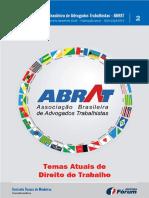 Revista Da Associação Brasileira de Advogados Trabalhistas nº 02.pdf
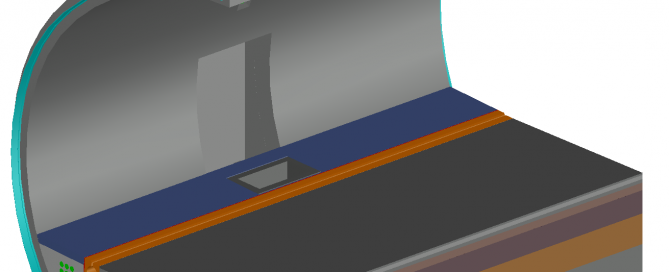 3D_Innenschale_CAD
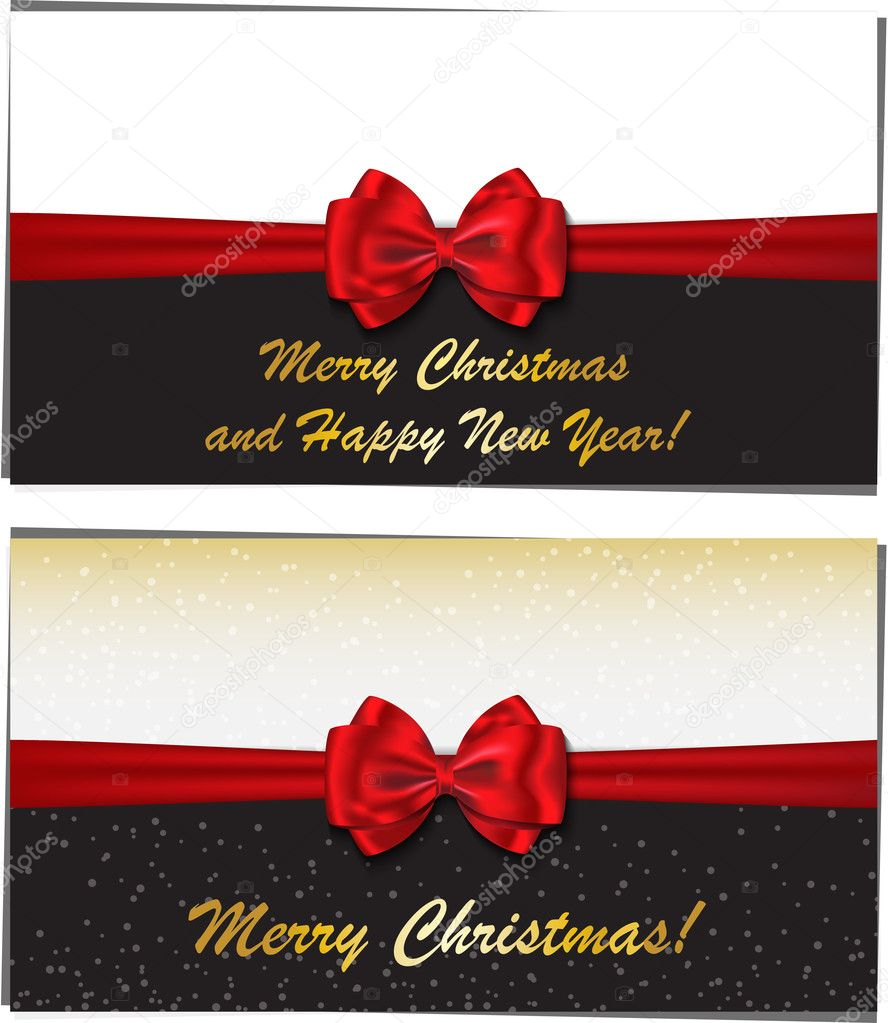 Merry christmas and happy new year luxury greeting cards stock merry christmas and happy new year luxury greeting cards stock vector kristyandbryce Images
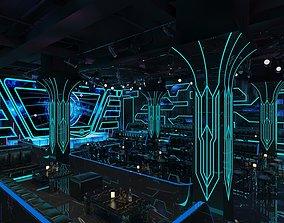3D model Lounge Night Club 1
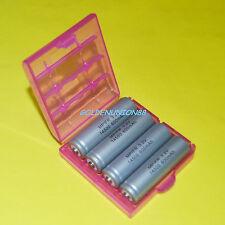 4X LiFePO4 LFP IFR14500 3.2V 600mAh AA size LiFe 14500 battery + 1X plastic case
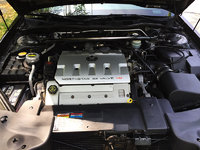 Picture of 2001 Cadillac Eldorado ESC Coupe, engine, gallery_worthy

##########

▶ **TASK DETAILS**
Nothing but the listing, copied exactly and stripped of its images, should appear in the response.

▶ **EXERCISE RESULT**
 Revista Da Associação Brasileira de Advogados Trabalhistas nº 02.pdf
 3D_Innenschale_CAD
 Merry christmas and happy new year luxury greeting cards stock merry christmas and happy new year luxury greeting cards stock vector kristyandbryce Images
3D model Lounge Night Club 1
 4X LiFePO4 LFP IFR14500 3.2V 600mAh AA size LiFe 14500 battery + 1X plastic case
 Picture of 2001 Cadillac Eldorado ESC Coupe, engine, gallery_worthy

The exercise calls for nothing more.